Deux proches de Donald Trump - l'ancien président de la Chambre des représentants Newt Gingrich et Rudy Giuliani, un des avocats du président américain et ex-maire de New York - ont pris part à la réunion ciblée
L'éventuel projet d'attentat ciblait les Moudjahidine du peuple, un mouvement d'opposants iraniens exilés, dans le collimateur de Téhéran depuis des décennies, qui organise tous les ans un grand rassemblement en France.
Ce samedi, pas moins de 25 000 personnes étaient venues « appeler à la résistance et à la liberté » dans le grand parc des expositions, composé de gigantesques hangars, près de l’aéroport de Roissy Charles-de-Gaulle où se déroulent régulièrement des meetings politiques.
Deux personnalités américaines de premier plan, proches de Donald Trump - l'ancien président de la chambre des représentants Newt Gingrich et Rudy Giuliani, un des avocats du président américain et ex-maire de New York - ont pris part à cette réunion, et auraient donc pu être également visées.
Le président américain Donald Trump est l'un des plus farouches contempteurs de l'Iran sur la scène internationale.
Les deux principaux suspects ont été arrêtés à bord d'une voiture dans laquelle les enquêteurs ont trouvé 500 grammes de TATP, un explosif artisanal et un dispositif de mise à feu séparé.

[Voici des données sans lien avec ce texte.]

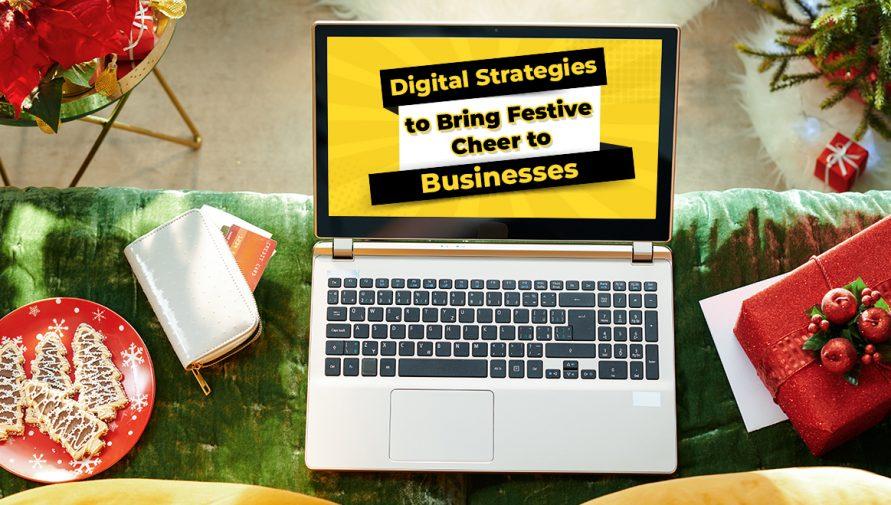 Top Digital Strategies to Bring Festive Cheer to Businesses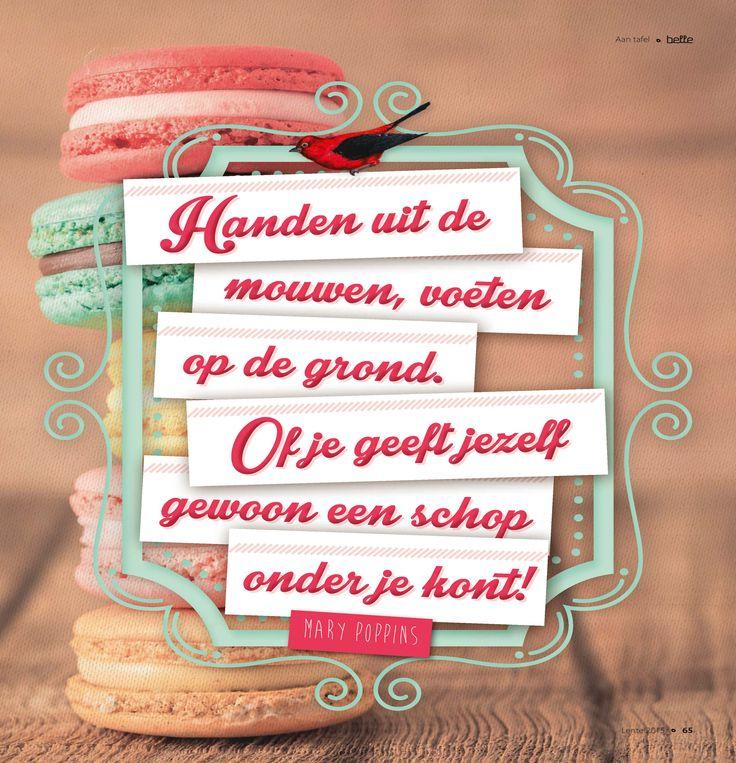 Handen uit de mouwen, voeten op de grond. Of je geeft jezelf gewoon een schop onder je kont! - Mary Poppins #quote #huisvanbelle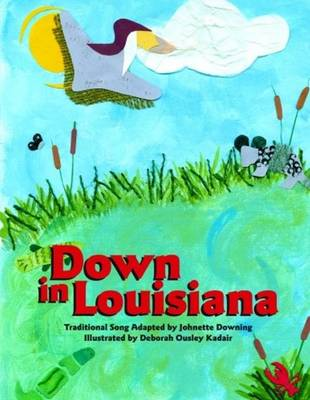 Down in Louisiana (Hardback)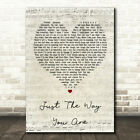 Just The Way You Are Script Heart Song Lyric Quote Print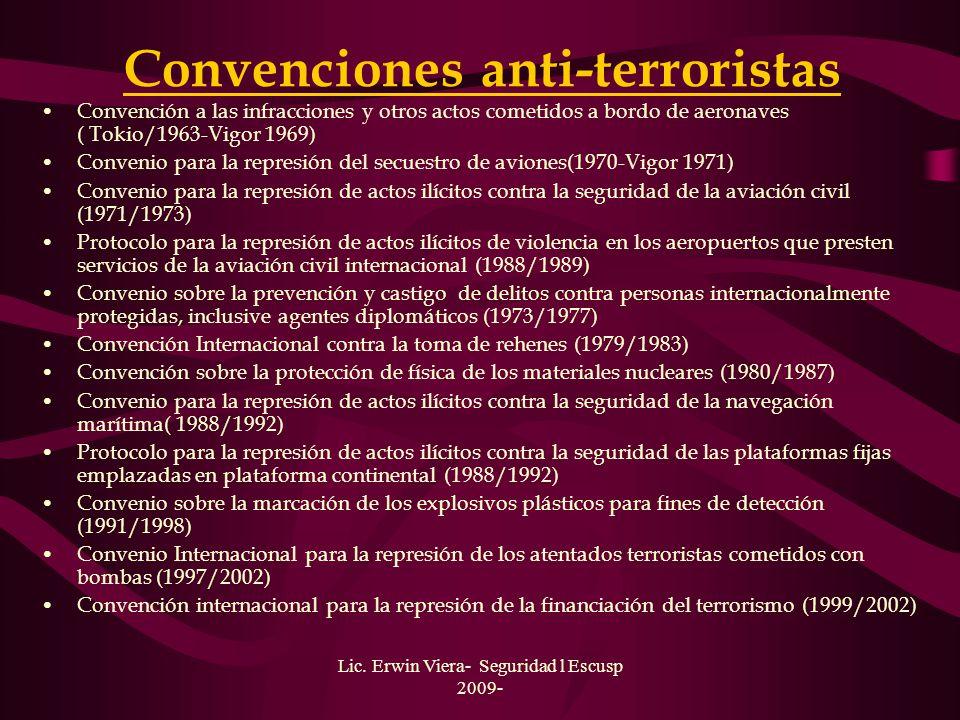 Lic. Erwin Viera- Seguridad l Escusp 2009- ONU: Antes y después del 11-S Desde los atentados del 11-S del 2001, el Consejo de Seguridad de la ONU ha s
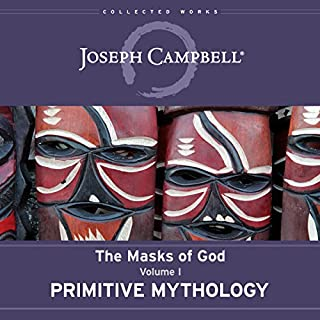 Primitive Mythology     The Masks of God Series, Volume I              By:                                                                                                                                 Joseph Campbell,                                                                                        David Kudler - editor                               Narrated by:                                                                                                                                 Arthur Morey                      Length: 19 hrs and 1 min     4 ratings     Overall 5.0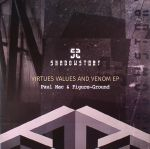 Virtues Values & Venom EP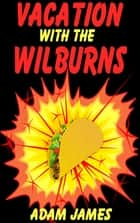 Vacation with the Wilburns ebook by Adam James
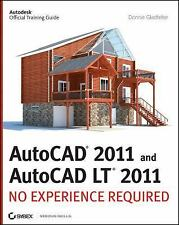 AutoCAD 2011 and AutoCAD LT 2011: No Experience Required, Gladfelter, Donnie, Go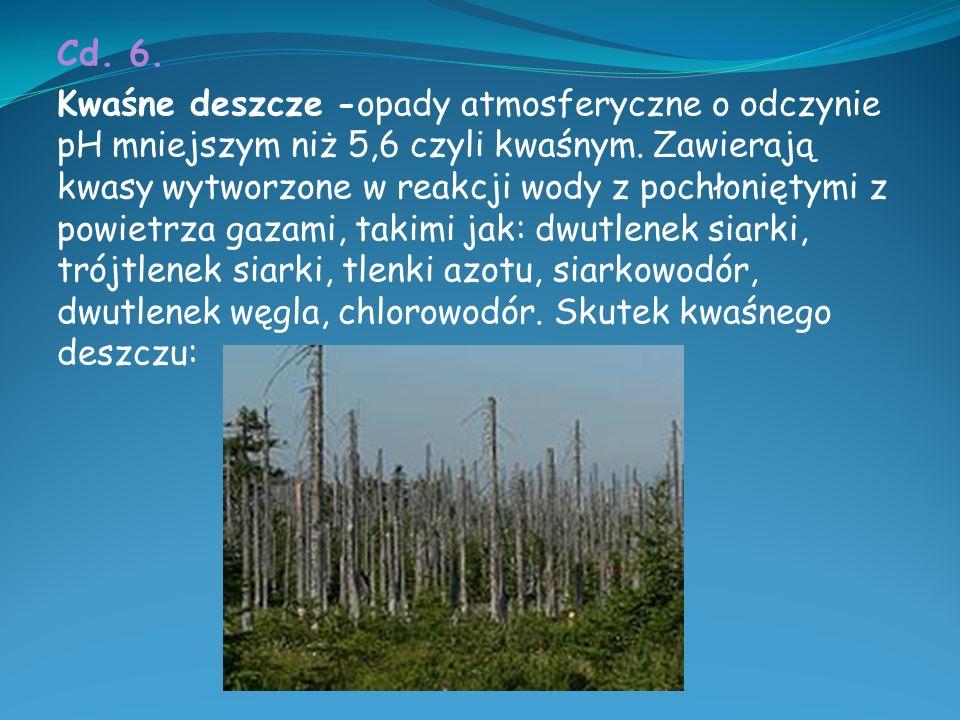 Cd. 6. Dziura ozonowa –zjawisko spadku stężenia ozonu (O 3 ) w stratosferze atmosfery ziemskiej. Występuje głównie w obszarach podbiegunowych. Tworzen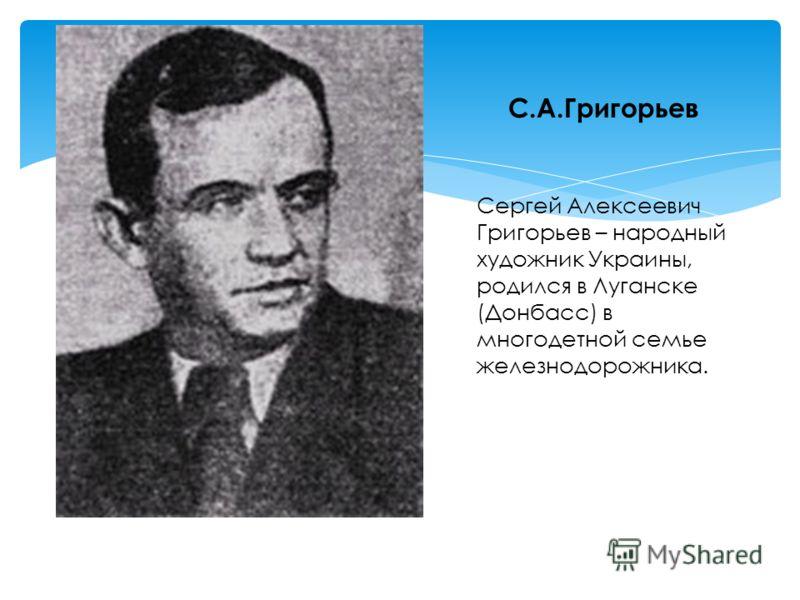 С.А.Григорьев Сергей Алексеевич Григорьев – народный художник Украины, родился в Луганске (Донбасс) в многодетной семье железнодорожника.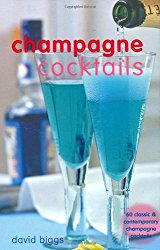 Champagne Cocktails: 60 Classic & Contemporary Champagne Cocktails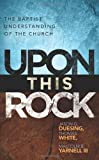 img - for Upon This Rock: A Baptist Understanding of the Church book / textbook / text book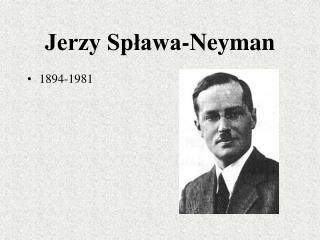 Jerzy Splawa-Neyman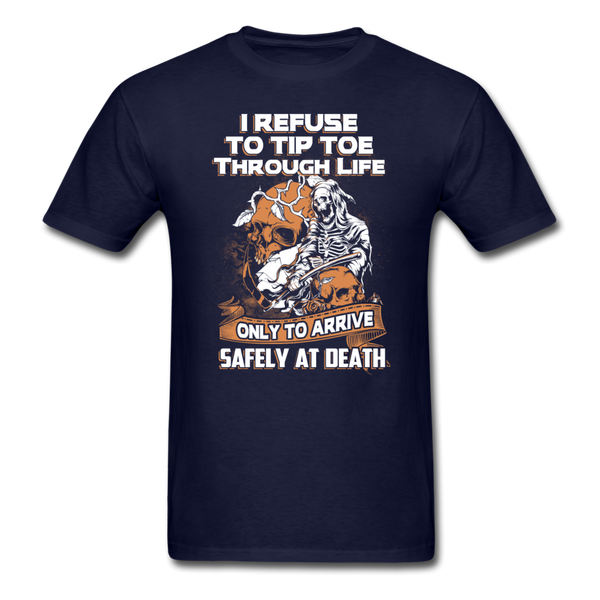 I Refuse to Tip Toe Through Life T-Shirt - navy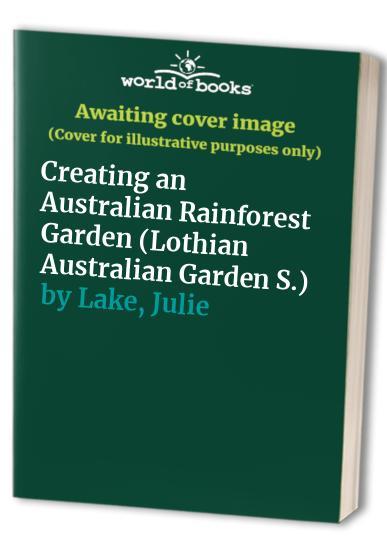 Creating an Australian Rainforest Garden By Ralph Bailey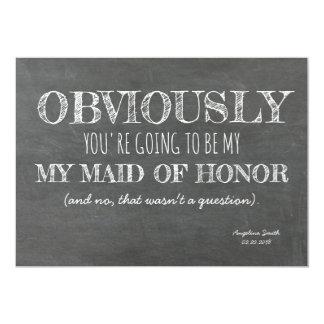 Chalkboard Bridesmaid / Maid of Honor Funny Card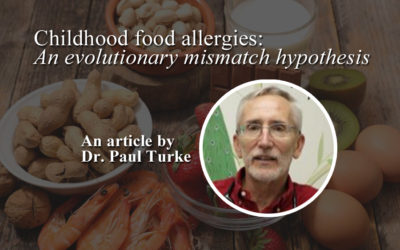 Childhood food allergies: An evolutionary mismatch hypothesis, by Dr. Paul Turke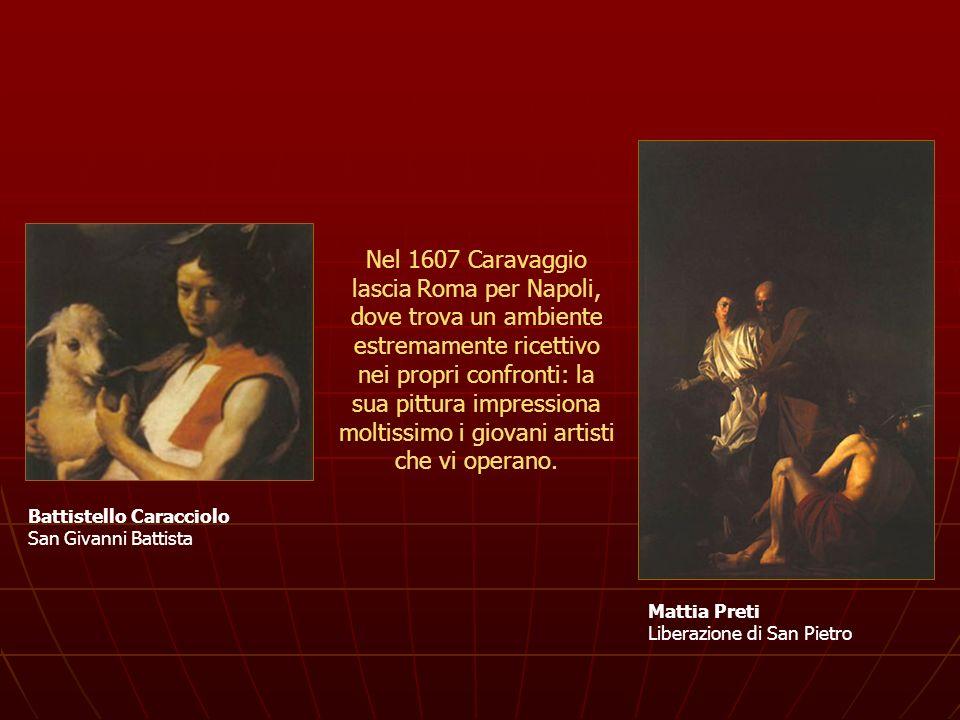 Nel 1607 Caravaggio lascia Roma per Napoli, dove trova un ambiente estremamente ricettivo nei propri confronti: la sua pittura impressiona moltissimo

Le TATP est un explosif particulièrement délicat à fabriquer et à manipuler, utilisé notamment par le groupe État islamique (EI).
Sauver l’accord sur le nucléaire
Un expert en terrorisme et relations internationales ayant requis l'anonymat estime pour l'AFP que l'utilisation du TATP ne colle pas avec les modes opératoires du Hezbollah libanais, chargé de longue date des opérations extérieures iraniennes.
Ces révélations surviennent alors que Téhéran a particulièrement besoin du soutien des Européens sur la scène internationale, ce qui interroge sur les motivations et l'identité des personnes à l'origine de l'affaire.
Téhéran se trouve dans une situation particulièrement délicate depuis que Donald Trump a dénoncé l'accord de 2015 sur le programme nucléaire iranien, que plusieurs de ses rivaux régionaux veulent aussi voir échouer, à l'instar d'Israël et de l'Arabie saoudite.
Hassan Rohani entame une tournée en Europe pour discuter de l’accord nucléaire que les Européens tentent activement de préserver
Dans ce contexte, les Européens tentent activement de préserver l'accord. La révélation de l'affaire tombe d'ailleurs pile au moment où le président iranien Hassan Rohani entame une tournée en Europe pour discuter du sujet, ce que n'a pas manqué de relever son ministre des Affaires étrangères.
Après son séjour en Suisse, lundi et mardi, Hassan Rohani est attendu Vienne mercredi.
Deux experts interrogés par l'AFP sous couvert d'anonymat estiment que le timing ne pouvait être pire pour Téhéran.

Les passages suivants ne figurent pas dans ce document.